Except, lots of the big data produced in biology studies today are multi-omic: they’re incredibly detailed molecular snapshots of a system. Apart from genomic data, all of these readouts change in response to myriad stimuli over time.
To gain a better understanding of biology, we need an interconnected, comprehensive dataset. But we can’t only measure lots of things; we also have to measure them in the context of this ever-changing multifactorial landscape. We have to give AI a good view by methodically running experiments that explore and uncover that space.
Sequencing alone won’t help us achieve this. To fully understand biology’s complexity, we must shift away from one-dimensional data and towards a more holistic look at how it works with and responds to different stimuli.
Context is just as important. It’s too easy to lose vital information on how experimental data was produced. And sufficiently recording our experimental data - our methods, why we chose them, conditions in the lab, liquid classes used in automated pipettors - with today’s tools and processes is no easy feat.
This need to improve data recording methods is felt by many: a worrying 43% of R&D leadership lacks confidence in quality in experimental data, according to research we recently conducted.

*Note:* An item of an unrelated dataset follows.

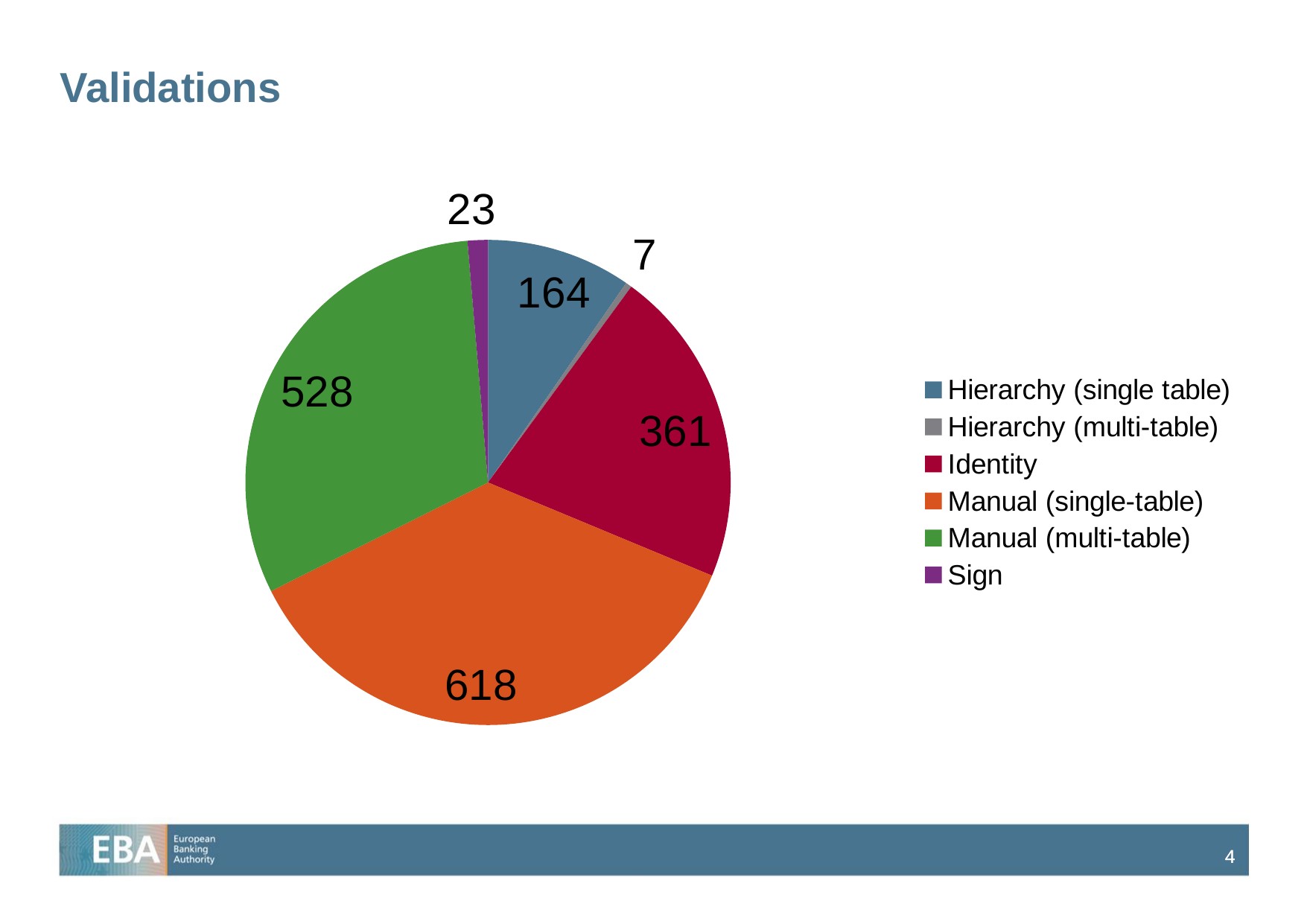
What is the value for Manual (single-table)? 618 What is the value for Sign? 23 What is the difference between Manual (single-table) and Manual (multi-table)? 90 What is the total of all slices in the pie chart? 1701 Which category has the largest slice? Manual (single-table) Which category has the smallest slice? Hierarchy (multi-table) What is the value for Hierarchy (multi-table)? 7 How many categories does the pie chart have? 6 What is the title of the slide containing the chart? Validations What is the value for Identity? 361 What type of chart is shown on the slide? Pie chart Which is larger, Identity or Hierarchy (single table)? Identity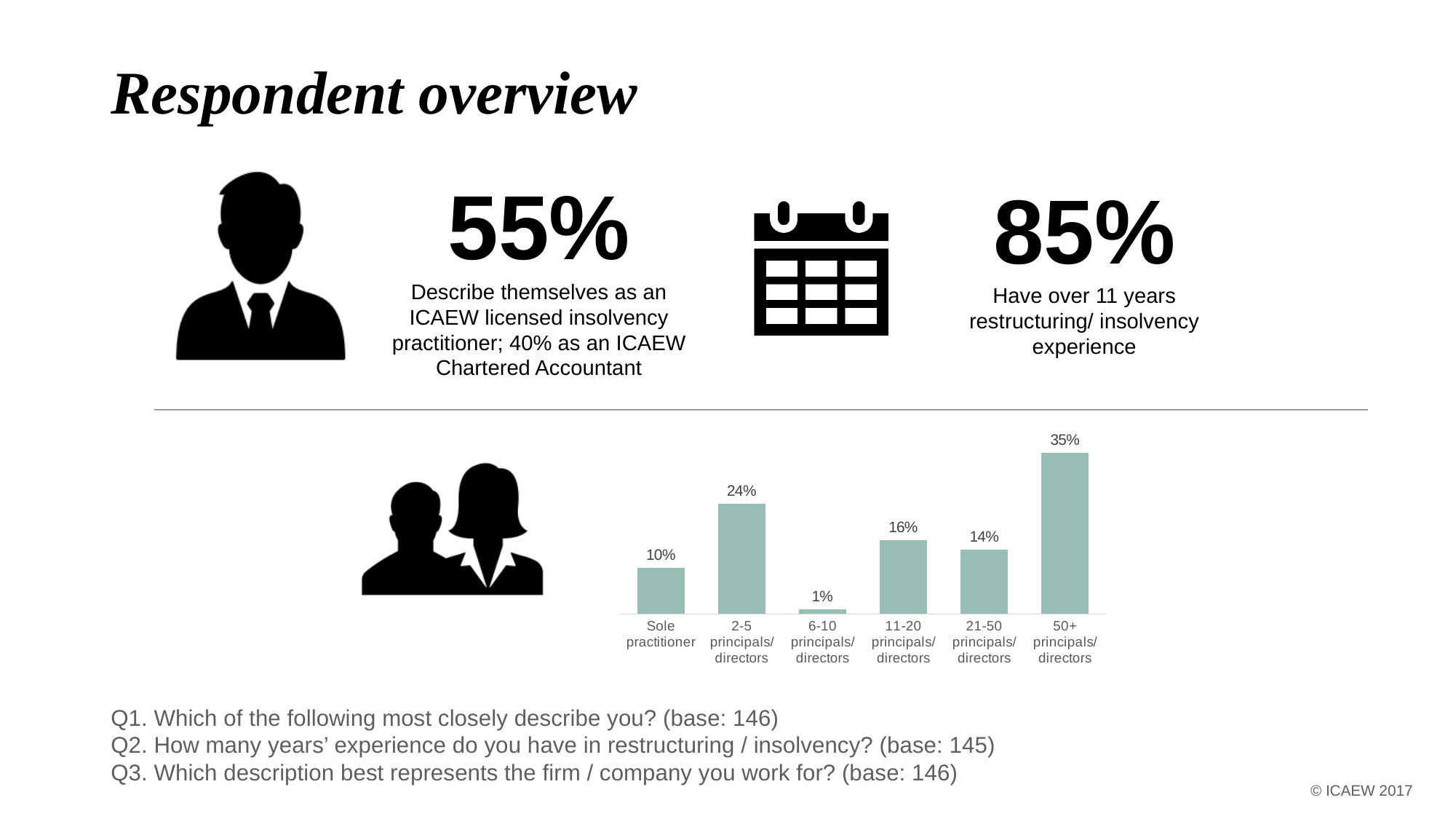
What is the value for 6-10 principals/directors in the bar chart? 1% What is the value for Sole practitioner in the bar chart? 10% How many categories are shown in the bar chart? 6 Which category has the highest value in the bar chart? 50+ principals/directors What is the value for 21-50 principals/directors in the bar chart? 14% Which is larger in the bar chart: the value for 11-20 principals/directors or 21-50 principals/directors? 11-20 principals/directors Which category has the lowest value in the bar chart? 6-10 principals/directors What is the difference between the values for Sole practitioner and 6-10 principals/directors in the bar chart? 9% What is the difference between the values for 50+ principals/directors and 2-5 principals/directors in the bar chart? 11% What is the value for 2-5 principals/directors in the bar chart? 24% What kind of chart is shown on the slide? Bar chart What is the value for 11-20 principals/directors in the bar chart? 16%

Crucially, it also underpins a need for yielding higher quality data from the beginning. To make the necessary improvements, we’ll also need to understand how this data was created. Which, by extension, means we’ll have to change our working methods, as experimental metadata will need to be at the centre of all future AI strategies.
For AI to truly transform our industry, it will have to cover the end-to-end process: help biologists pick the best experiment possible, run it, then analyse the full span of experimental data and metadata, then use that data to decide on the next experiment.
To realize AI’s potential, we must lead the charge
Beyond the sheer amount of data, it's the depth of context that really counts. Approaches to biological data from companies like Recursion and Insitro are already ahead of the curve —especially when it comes to AI. They have comprehensive, automated platforms curated for a fully digitalized, methodical exploration of biological systems. With consistent generation of high-quality, multidimensional data, plus comprehensive metadata, they offer a snapshot into the future.
The approaches of these pioneers hold promise for the pharmaceutical industry and for biology as a whole. It will be this data that forms the basis for AI, and how we use it to transform how we interact with and understand biology.